#### GIVEN RECORDS
* Start *
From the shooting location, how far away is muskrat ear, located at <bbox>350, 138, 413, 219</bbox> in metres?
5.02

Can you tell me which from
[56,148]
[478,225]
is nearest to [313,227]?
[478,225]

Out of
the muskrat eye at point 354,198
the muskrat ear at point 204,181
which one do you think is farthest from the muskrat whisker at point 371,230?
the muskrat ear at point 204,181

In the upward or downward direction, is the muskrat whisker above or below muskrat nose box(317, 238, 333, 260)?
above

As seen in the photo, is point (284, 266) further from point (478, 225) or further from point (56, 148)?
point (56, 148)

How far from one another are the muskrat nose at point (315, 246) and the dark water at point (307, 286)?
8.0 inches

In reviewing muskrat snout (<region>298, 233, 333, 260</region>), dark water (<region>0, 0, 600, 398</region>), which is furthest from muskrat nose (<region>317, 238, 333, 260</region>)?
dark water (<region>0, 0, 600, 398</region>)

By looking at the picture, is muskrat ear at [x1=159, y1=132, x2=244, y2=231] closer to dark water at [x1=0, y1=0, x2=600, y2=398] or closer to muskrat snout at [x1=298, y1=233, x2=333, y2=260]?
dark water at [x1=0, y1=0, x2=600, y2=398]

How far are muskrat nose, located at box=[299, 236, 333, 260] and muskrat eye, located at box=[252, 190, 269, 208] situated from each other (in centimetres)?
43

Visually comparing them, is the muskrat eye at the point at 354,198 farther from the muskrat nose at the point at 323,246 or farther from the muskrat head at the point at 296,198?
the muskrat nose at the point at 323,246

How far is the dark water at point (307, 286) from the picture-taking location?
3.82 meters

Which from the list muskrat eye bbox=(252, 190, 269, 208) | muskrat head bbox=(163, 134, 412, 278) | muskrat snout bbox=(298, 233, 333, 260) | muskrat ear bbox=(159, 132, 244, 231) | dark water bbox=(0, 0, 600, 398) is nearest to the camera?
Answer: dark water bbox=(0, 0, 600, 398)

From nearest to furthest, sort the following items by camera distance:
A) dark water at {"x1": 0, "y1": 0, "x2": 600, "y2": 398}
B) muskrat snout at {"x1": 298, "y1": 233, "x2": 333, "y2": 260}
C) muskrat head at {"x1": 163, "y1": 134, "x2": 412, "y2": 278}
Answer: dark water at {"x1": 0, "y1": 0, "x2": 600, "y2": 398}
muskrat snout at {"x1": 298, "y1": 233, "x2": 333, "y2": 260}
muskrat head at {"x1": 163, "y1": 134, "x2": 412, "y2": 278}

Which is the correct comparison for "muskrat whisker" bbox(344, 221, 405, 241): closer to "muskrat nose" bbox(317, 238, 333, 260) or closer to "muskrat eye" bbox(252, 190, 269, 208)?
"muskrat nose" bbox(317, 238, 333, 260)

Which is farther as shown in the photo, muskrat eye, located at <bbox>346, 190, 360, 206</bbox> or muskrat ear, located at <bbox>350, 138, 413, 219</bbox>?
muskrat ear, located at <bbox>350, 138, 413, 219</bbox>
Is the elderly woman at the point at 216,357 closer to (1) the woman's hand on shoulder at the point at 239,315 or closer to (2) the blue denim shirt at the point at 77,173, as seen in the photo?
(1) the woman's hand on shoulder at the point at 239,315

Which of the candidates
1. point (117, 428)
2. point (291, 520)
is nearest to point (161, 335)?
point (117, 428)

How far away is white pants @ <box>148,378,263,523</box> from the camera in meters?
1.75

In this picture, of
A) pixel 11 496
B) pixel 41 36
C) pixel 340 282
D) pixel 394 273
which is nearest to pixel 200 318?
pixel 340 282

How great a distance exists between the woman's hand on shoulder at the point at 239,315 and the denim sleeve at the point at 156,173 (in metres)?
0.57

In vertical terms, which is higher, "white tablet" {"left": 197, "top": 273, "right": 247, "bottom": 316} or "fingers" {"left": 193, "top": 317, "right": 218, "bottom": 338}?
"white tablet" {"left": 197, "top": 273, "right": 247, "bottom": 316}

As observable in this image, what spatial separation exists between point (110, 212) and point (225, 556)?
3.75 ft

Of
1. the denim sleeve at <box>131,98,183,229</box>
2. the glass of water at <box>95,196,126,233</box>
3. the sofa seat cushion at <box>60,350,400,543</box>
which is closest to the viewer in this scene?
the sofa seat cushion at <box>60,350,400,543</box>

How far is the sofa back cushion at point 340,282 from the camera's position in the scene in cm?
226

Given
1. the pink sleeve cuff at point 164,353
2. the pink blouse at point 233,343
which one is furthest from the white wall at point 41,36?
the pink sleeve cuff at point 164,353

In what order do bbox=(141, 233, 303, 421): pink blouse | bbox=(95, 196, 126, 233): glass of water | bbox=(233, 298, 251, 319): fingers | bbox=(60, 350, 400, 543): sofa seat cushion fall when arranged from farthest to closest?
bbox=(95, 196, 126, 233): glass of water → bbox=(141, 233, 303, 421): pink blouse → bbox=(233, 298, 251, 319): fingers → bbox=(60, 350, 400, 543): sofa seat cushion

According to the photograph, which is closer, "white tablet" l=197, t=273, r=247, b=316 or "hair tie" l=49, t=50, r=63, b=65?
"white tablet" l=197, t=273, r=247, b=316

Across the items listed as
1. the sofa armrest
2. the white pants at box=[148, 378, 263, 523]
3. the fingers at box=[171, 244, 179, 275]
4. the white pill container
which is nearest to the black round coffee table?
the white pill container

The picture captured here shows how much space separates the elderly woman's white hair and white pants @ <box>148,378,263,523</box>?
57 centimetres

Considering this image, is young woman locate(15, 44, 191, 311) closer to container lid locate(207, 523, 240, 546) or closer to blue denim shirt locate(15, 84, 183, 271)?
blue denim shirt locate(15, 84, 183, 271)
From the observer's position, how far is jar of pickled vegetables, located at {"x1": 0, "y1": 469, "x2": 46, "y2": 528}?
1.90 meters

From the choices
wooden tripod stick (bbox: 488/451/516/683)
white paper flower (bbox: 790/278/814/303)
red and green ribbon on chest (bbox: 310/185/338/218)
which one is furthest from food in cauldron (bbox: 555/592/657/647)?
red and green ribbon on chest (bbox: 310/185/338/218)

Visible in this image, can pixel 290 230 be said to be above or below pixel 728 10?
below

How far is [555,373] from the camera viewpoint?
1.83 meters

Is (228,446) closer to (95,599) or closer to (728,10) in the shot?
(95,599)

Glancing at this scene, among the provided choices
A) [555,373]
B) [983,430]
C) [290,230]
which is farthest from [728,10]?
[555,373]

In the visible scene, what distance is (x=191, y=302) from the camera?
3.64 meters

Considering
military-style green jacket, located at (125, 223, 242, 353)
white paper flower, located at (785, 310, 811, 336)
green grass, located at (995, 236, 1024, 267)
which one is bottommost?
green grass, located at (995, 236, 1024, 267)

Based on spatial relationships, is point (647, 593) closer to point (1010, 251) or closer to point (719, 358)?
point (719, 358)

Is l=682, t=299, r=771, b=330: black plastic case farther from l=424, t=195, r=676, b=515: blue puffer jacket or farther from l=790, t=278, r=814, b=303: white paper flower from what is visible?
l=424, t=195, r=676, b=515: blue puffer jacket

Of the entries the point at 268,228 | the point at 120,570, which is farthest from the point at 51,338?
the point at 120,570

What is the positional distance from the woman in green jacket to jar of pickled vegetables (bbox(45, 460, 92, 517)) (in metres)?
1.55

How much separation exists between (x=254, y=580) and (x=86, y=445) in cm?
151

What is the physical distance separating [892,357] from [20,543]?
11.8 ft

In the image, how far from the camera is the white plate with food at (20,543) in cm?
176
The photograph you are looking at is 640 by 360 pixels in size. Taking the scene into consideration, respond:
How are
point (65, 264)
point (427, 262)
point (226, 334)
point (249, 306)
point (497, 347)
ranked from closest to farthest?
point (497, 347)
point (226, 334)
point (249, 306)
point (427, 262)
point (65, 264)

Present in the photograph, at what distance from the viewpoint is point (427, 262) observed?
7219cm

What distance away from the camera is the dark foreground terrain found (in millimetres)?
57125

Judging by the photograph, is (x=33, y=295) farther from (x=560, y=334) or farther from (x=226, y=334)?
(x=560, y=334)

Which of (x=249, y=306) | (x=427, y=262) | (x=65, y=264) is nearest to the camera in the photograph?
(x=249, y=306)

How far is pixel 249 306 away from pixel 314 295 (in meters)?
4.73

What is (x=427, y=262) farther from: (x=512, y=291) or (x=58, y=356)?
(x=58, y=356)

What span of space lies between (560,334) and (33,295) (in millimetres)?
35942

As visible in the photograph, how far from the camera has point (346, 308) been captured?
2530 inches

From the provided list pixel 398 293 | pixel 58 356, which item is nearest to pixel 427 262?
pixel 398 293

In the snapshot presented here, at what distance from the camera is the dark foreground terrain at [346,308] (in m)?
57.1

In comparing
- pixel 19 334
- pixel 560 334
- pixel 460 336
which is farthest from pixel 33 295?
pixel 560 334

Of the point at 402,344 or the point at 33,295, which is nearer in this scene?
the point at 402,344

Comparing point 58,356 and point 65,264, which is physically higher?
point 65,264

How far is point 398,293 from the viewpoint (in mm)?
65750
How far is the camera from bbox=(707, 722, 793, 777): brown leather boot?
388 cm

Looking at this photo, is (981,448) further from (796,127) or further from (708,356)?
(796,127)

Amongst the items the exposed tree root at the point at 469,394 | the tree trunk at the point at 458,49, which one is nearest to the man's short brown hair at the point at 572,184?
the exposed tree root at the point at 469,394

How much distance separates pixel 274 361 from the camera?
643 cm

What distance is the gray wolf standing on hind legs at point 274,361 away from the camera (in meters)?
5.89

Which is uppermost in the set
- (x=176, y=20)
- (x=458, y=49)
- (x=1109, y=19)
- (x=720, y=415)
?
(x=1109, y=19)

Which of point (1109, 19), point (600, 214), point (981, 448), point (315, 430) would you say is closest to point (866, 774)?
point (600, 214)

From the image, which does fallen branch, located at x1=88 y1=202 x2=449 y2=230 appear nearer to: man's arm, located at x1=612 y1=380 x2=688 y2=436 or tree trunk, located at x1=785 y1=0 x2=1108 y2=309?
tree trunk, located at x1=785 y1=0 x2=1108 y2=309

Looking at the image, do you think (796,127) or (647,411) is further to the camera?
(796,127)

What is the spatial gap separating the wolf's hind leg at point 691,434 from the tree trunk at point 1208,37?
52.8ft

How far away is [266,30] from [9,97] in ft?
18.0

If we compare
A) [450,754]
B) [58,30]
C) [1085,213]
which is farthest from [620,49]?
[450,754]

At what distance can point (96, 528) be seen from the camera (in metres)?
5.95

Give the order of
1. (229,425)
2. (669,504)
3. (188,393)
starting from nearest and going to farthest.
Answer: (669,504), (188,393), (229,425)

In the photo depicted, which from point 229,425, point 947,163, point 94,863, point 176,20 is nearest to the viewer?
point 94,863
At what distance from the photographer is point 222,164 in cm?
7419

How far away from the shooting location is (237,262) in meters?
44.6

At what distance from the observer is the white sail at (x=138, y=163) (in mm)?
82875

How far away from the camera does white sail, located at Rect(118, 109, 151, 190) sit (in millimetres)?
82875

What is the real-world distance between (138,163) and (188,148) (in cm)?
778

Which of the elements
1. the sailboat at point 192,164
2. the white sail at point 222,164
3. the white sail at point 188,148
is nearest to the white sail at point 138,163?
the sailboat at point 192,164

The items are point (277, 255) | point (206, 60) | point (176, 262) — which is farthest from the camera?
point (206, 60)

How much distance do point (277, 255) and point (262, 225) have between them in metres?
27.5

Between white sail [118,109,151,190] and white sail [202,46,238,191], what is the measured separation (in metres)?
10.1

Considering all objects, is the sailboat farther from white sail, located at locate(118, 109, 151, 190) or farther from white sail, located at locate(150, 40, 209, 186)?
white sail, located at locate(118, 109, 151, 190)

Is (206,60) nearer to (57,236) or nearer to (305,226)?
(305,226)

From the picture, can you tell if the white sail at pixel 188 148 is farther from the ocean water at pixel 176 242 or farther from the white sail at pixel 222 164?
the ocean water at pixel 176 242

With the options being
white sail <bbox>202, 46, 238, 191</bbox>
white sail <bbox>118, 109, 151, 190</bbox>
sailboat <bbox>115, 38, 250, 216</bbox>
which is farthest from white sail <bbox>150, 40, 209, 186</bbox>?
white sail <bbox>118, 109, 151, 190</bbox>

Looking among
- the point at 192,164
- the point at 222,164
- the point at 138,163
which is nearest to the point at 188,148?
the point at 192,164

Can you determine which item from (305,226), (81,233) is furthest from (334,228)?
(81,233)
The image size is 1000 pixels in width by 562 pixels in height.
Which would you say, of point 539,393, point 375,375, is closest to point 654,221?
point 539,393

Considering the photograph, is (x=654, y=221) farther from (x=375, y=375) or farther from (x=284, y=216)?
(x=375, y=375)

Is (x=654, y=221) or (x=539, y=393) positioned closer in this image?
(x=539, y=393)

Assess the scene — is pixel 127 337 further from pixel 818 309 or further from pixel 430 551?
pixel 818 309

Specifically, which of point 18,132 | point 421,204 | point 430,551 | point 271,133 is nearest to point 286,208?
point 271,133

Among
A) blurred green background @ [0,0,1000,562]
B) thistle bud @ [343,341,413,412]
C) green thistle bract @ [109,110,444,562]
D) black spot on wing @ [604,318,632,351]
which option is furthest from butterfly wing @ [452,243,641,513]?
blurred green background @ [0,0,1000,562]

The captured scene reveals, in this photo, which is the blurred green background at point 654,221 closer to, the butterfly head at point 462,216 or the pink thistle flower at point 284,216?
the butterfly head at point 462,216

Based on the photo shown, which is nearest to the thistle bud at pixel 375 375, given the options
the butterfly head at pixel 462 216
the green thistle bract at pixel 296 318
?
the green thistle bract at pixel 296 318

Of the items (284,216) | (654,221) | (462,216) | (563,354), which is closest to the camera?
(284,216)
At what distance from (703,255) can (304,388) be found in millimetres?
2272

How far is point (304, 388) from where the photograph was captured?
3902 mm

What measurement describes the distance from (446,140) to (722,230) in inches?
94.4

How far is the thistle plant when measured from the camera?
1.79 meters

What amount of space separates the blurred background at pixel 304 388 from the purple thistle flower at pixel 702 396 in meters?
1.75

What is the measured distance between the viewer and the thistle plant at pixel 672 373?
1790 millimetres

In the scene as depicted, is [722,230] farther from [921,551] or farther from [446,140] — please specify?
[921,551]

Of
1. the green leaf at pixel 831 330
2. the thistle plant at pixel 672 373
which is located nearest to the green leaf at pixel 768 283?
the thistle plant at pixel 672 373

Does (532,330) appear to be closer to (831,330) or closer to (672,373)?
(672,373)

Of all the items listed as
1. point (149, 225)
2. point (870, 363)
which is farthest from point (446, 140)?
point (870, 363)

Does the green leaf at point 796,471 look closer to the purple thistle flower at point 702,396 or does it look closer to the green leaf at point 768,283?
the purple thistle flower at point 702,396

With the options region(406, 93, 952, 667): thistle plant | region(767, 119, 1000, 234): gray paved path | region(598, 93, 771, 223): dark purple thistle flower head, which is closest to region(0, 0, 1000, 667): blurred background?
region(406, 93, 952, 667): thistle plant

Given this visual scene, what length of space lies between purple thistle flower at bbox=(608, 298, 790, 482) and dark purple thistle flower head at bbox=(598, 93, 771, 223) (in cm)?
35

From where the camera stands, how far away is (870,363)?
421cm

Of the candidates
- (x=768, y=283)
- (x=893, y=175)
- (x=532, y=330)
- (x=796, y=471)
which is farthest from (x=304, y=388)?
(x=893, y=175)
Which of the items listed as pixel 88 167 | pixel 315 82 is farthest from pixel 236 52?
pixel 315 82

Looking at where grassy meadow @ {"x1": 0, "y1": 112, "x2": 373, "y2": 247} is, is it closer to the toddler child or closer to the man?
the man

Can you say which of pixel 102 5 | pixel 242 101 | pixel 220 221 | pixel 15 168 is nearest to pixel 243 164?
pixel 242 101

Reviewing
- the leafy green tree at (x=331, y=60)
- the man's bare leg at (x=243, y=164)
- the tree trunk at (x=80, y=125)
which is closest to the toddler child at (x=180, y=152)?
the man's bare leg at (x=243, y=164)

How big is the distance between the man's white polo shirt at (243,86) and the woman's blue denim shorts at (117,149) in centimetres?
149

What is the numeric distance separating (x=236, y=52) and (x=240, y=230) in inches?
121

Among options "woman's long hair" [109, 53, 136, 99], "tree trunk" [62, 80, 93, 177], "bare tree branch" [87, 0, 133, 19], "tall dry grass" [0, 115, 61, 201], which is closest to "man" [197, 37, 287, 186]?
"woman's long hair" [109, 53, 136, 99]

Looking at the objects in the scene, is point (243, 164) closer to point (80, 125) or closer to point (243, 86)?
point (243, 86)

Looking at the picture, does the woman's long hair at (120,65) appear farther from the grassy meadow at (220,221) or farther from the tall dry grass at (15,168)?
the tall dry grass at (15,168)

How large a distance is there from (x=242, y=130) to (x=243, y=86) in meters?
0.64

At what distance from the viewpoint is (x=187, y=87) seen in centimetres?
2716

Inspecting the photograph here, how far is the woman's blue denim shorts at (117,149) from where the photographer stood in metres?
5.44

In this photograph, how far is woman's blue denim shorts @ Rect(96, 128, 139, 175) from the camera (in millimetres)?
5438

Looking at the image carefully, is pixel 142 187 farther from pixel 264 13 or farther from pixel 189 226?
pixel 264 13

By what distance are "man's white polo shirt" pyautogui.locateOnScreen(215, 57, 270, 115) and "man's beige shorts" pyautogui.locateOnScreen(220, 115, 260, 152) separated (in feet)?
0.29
* End *
#### WORK TO DO
Rewrite the stretch from the line containing "37, 287, 186]?" through the end of the entries, swapping "woman's blue denim shorts" for "woman's denim shorts" and changing nothing else.

#### RESULT OF THIS EXERCISE
Among options "woman's long hair" [109, 53, 136, 99], "tree trunk" [62, 80, 93, 177], "bare tree branch" [87, 0, 133, 19], "tall dry grass" [0, 115, 61, 201], which is closest to "man" [197, 37, 287, 186]?
"woman's long hair" [109, 53, 136, 99]

Looking at the objects in the scene, is point (243, 164) closer to point (80, 125) or closer to point (243, 86)?
point (243, 86)

Looking at the picture, does the woman's long hair at (120,65) appear farther from the grassy meadow at (220,221) or farther from the tall dry grass at (15,168)?
the tall dry grass at (15,168)

How large a distance is there from (x=242, y=130) to (x=243, y=86) in meters?
0.64

At what distance from the viewpoint is (x=187, y=87) seen in centimetres?
2716

Inspecting the photograph here, how far is the woman's denim shorts at (117,149) from where the photographer stood in metres?
5.44

In this photograph, how far is woman's denim shorts @ Rect(96, 128, 139, 175) from the camera (in millimetres)?
5438

Looking at the image carefully, is pixel 142 187 farther from pixel 264 13 or farther from pixel 189 226?
pixel 264 13

By what distance are "man's white polo shirt" pyautogui.locateOnScreen(215, 57, 270, 115) and "man's beige shorts" pyautogui.locateOnScreen(220, 115, 260, 152) separated (in feet)?
0.29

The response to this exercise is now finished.